The hope is to expand drop-off options in other places at some point or even offer curbside pickup, Appel said.
“It’s really exciting for a number of reasons, including it’s the first food waste composting initiative in the city,” Sioux Falls sustainability coordinator Holly Meier said. “And because the desire for food waste composting was high from our sustainability survey last April.”
The pilot compost bin system has a weekly capacity of roughly 250 pounds of food scraps, which will be split between families and individuals. Current research estimates individuals create 3 1/2 pounds of food scraps a week and families create 8 pounds, Appel said.
She suggests keeping something on the kitchen counter to collect food scraps while cooking and then transferring it to a bigger bucket under your sink.

“If you’re worried about smells or fruit flies, it’s just matching your food scraps with carbon or cardboard … so putting your Amazon package with it will totally cut down on any worries, and every week you’ll be able to drop things off.”

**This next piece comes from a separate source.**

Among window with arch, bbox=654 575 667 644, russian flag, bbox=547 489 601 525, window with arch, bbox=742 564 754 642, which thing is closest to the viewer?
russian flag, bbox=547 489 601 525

Items accepted include all excess vegetable, fruit and peels; poultry, meat, fish and bones; coffee grinds and tea leaves; bread, pasta, rice and eggshells; used paper towels, shredded newspapers, paper bags and pizza boxes; and straw and wood chips.
It’s estimated up to 40 percent of food in the U.S. is wasted, she added, with much of it ending up in landfills where it produces greenhouse gases.
“You’re also wasting all the energy that went in to grow that food, the water and the energy for transporting it and paying the person at the grocery store stocking it, so it is very wasteful in that sense and also environmentally challenging,” she said.
The pilot is scheduled to last until November, when the hope is to have available compost created from the food scraps for purchase.

Pilot participants can continue to collect food scraps through winter with the hope of opening up for more participation in 2023.
So far, it has been “just bootstraps and a donate button on our website,” for funding, Appel said. Pilot participants are asked to donate, and she’s applying for grants as she continues to settle into her new community.
“When you hear New York City to South Dakota, it’s very jarring, but being downtown and still being able to walk places and having a bunch of things, it’s really quite nice,” she said. “The transition hasn’t been too hard, and it seems like there’s development everywhere you look and just a lot happening in the city, and it’s been so easy to meet people, so it’s been really nice.”